The opening sentence of The Catcher in the Rye, and therefore the first thing by J D Salinger that anybody is likely to read, is a poke at biography. And as if to show that he meant what he wrote, after the book was published, in 1951, Salinger slipped out of public view and made his own life a no-go area for fans, journalists and would- be biographers.

Since 1965, the last time he published anything, Salinger has maintained an unbroken silence in public, and is now almost as famous for being America's greatest literary recluse as for writing The Catcher in the Rye.

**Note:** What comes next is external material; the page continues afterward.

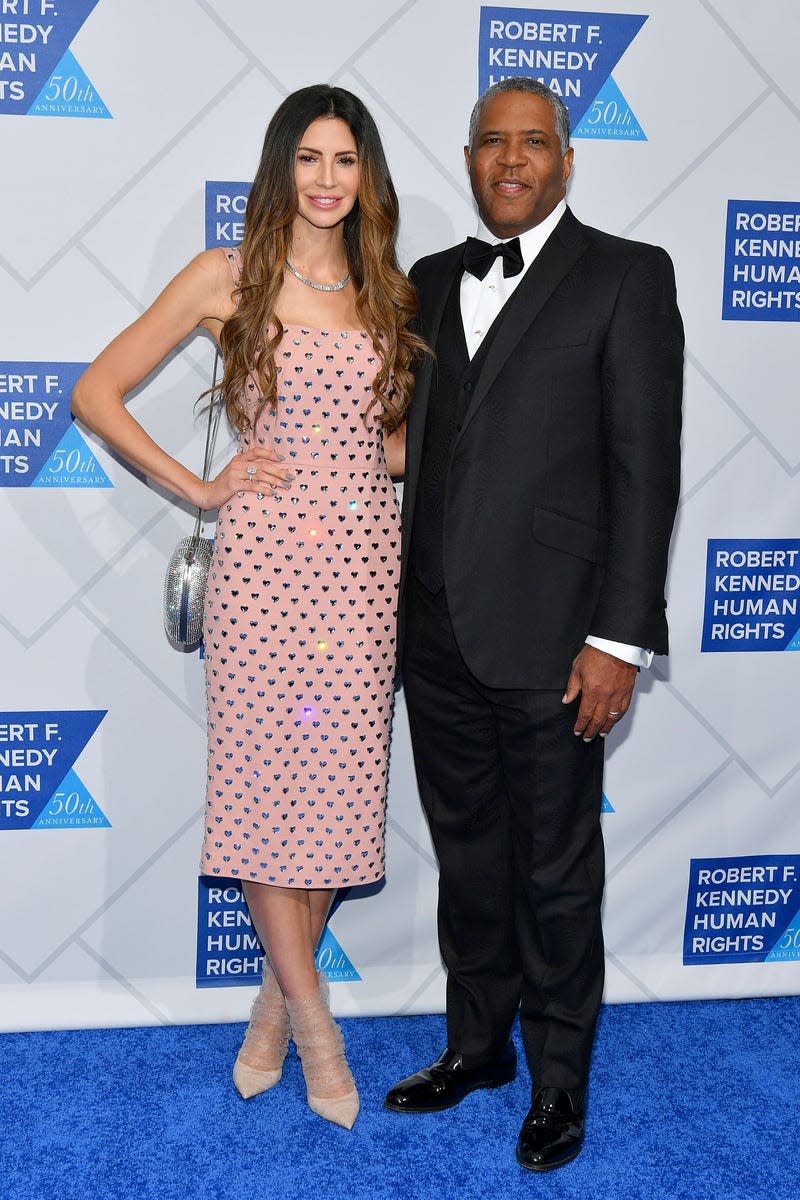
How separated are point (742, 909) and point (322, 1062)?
1.26 metres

The trouble with last night's Close Up (BBC2) - entitled, appropriately enough, "J D Salinger Doesn't Want to Talk" - was that it got more interested in the phenomenon of celebrity than in the work.

No writer's life is completely separate from his work, and Salinger's less than most - in his last interview for the press, conducted by a schoolgirl journalist and then picked up by papers across America, he admitted that Holden Caulfield, narrator of Catcher, was largely based on himself. This programme did add to the relatively scanty store of public information about his life. A cousin, Jay Goldberg, came forward to say that he thought Salinger's parents were very jolly and nice. A schoolfriend, Alfred Sanelli, talked of how they had both rebelled against the regimented life of Valley Forge Military Academy (though since he was now General Sanelli, you guessed his rebellion was less deep-rooted). Most importantly, Joyce Maynard, who at 19 became the much older author's lover, spoke of their austere life together in rural New Hampshire, where breakfast might consist of frozen peas run under a warm tap.

But when it came to the work, the programme had little to say - of The Catcher in the Rye, it blandly stated that it had created "a new vocabulary for teen rebels everywhere"; the rest of his work was barely mentioned. On this showing, the most important fact about The Catcher in the Rye was that Mark Chapman was carrying a copy when he shot John Lennon; while the most important thing about Salinger was that he didn't give interviews. You could see from this exactly why J D Salinger doesn't want to talk.

Hoddle and the Healer (C4), by contrast, looked at a man whose problem has been knowing when to shut up - not that you would guess it from this shoddily uncritical piece of propaganda for spiritual healing and Glenn Hoddle personally. At one point, Hoddle said that if Eileen Drewery had accompanied the England squad to France last year, she would have been able to help David Beckham with the pressures and even stop him getting sent off. The people who made this nonsense really ought to be punished, but I suppose we'll have to wait for the next life to see that happen.